Construct a right angled triangle given that the hypotenuse is 7 cm and one side is 4 cm.

Two possible triangles can be constructed out of this given data as shown here.

You will find that the two triangles are congruent (check this out).

\(\bigtriangleup{ABC} \cong \bigtriangleup{ZYX}\)

## RHS Congruence condition:

If the **hypotenuse and one side of a right-angled triangle are equal to the hypotenuse and one side of another right-angled triangle**, the two triangles are congruent.

### RHS Congruence condition Example 1:

If \(\bigtriangleup{ABC}\) is an isosceles triangle such that AB = AC, then altitude AD from A on BC bisects BC.

**Solution:**

In right triangles ADB and ADC, we have

Hyp.AB = Hyp.AC {Given}

AD = AD {Common side}

So, by RHS criterion of congruence, \(\bigtriangleup{ABD} \cong \bigtriangleup{ACD}\)

=> BD = DC {Since, corresponding parts of above congruent triangles are equal}

### RHS Congruence condition Example 2:

AD, BE and CF, the altitudes of \(\bigtriangleup{ABC}\) are equal.

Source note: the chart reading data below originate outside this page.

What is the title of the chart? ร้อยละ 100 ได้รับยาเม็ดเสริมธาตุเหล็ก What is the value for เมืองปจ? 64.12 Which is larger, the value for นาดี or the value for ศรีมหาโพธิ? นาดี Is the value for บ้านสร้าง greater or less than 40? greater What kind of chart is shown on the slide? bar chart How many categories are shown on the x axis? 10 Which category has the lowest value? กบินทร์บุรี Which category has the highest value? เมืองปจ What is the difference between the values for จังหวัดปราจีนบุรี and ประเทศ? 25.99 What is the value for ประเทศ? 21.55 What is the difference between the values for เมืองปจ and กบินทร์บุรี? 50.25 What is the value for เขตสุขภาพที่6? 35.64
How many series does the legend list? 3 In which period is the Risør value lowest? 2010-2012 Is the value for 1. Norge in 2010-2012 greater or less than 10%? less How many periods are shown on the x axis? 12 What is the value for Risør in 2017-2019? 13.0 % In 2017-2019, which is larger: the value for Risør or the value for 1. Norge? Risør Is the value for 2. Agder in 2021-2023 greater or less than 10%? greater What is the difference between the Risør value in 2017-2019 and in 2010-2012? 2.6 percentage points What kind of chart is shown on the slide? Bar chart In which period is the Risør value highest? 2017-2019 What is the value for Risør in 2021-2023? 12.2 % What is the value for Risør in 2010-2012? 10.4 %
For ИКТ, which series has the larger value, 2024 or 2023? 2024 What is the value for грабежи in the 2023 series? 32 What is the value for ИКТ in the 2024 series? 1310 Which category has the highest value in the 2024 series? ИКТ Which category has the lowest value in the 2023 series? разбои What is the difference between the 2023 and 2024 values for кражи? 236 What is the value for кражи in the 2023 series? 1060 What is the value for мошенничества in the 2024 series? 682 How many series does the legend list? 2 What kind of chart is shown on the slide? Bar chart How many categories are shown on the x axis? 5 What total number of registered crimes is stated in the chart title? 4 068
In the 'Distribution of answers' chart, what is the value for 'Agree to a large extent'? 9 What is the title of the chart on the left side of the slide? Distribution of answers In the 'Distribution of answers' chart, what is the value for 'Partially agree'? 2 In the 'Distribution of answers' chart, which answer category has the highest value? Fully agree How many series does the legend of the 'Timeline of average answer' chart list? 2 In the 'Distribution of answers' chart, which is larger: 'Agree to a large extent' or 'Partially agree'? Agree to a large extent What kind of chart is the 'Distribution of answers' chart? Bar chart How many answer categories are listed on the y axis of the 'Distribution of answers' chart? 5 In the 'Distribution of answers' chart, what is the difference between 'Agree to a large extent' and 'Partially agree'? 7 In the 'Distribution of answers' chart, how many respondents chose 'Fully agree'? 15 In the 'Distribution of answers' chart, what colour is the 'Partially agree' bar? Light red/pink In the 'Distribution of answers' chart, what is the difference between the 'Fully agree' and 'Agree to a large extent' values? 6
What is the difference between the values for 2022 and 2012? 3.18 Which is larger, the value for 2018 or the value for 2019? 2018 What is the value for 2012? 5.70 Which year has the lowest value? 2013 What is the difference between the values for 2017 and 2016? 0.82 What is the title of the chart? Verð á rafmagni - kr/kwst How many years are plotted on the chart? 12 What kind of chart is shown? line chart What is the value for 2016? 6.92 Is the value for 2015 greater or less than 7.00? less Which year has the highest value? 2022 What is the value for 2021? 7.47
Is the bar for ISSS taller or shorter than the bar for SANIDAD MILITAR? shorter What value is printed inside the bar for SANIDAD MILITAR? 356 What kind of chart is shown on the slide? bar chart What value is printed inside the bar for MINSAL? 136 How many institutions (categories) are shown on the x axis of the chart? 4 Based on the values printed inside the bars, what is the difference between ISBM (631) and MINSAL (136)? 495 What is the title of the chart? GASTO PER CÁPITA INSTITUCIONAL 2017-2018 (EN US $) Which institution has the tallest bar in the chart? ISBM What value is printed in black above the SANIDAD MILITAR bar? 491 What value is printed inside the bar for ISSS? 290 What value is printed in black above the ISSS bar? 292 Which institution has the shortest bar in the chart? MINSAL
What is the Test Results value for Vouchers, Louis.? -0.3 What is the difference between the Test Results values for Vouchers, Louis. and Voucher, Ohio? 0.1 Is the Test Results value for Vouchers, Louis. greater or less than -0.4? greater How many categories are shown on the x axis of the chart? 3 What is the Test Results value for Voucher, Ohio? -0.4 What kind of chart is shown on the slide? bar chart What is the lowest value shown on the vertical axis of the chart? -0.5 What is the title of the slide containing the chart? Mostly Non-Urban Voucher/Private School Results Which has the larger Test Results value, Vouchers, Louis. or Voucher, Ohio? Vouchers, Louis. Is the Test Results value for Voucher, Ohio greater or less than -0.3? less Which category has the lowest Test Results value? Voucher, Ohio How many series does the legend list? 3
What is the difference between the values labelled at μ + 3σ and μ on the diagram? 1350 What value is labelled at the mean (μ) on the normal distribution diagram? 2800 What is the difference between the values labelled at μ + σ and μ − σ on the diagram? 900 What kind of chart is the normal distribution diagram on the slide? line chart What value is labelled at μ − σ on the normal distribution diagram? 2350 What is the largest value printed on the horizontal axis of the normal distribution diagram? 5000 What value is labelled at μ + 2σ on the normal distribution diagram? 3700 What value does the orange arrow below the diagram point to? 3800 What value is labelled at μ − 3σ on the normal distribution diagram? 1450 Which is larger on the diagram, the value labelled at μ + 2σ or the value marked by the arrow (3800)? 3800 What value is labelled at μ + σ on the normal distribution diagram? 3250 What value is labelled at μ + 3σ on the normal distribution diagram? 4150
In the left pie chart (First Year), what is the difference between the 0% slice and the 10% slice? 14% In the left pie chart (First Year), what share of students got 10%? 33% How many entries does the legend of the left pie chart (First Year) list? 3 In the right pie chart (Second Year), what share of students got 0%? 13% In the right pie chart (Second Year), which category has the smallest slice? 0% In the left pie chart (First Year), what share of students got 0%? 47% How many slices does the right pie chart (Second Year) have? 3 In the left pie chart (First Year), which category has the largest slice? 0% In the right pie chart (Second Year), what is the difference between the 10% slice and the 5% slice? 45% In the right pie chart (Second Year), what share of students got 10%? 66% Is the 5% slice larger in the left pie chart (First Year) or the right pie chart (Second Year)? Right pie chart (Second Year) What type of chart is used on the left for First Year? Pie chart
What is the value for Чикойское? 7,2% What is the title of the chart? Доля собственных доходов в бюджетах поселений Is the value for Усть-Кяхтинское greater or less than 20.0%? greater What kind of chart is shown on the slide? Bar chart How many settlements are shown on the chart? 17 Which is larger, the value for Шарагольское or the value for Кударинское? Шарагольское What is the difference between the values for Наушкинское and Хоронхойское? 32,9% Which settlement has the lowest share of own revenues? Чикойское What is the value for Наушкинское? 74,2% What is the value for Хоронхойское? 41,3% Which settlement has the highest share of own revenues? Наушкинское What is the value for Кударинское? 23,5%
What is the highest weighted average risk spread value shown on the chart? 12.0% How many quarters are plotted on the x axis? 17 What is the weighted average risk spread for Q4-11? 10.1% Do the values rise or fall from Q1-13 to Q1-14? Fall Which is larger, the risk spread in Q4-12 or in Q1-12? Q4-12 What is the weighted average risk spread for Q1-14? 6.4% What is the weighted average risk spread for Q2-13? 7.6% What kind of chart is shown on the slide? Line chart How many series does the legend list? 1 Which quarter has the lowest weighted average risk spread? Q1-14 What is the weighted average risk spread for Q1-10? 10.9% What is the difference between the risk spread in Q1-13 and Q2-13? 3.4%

Prove that \(\bigtriangleup{ABC}\) is an equilateral triangle.

**Solution:**

In right triangles BCE and BFC, we have

Hyp.BC = Hyp.BC

BE = CF {Given}

So, by RHS criterion of congruence, we have

\(\bigtriangleup{BCE} \cong \bigtriangleup{BFC}\)

=> \(\angle{B} = \angle{C}\) {Since, corresponding parts of congruent triangles are equal}

=> AC = AB —(1) {Since, sides opposite to equal angles are equal}

Similarly, \(\bigtriangleup{ABD} \cong \bigtriangleup{ABE}\)

=> \(\angle{B} = \angle{A}\) {Since, corresponding parts of congruent triangles are equal}

=> AC = BC —(2) {Since, sides opposite to equal angles are equal}

From (1) and (2), we get

AB = BC = AC

Hence, \(\bigtriangleup{ABC}\) is an equilateral triangle.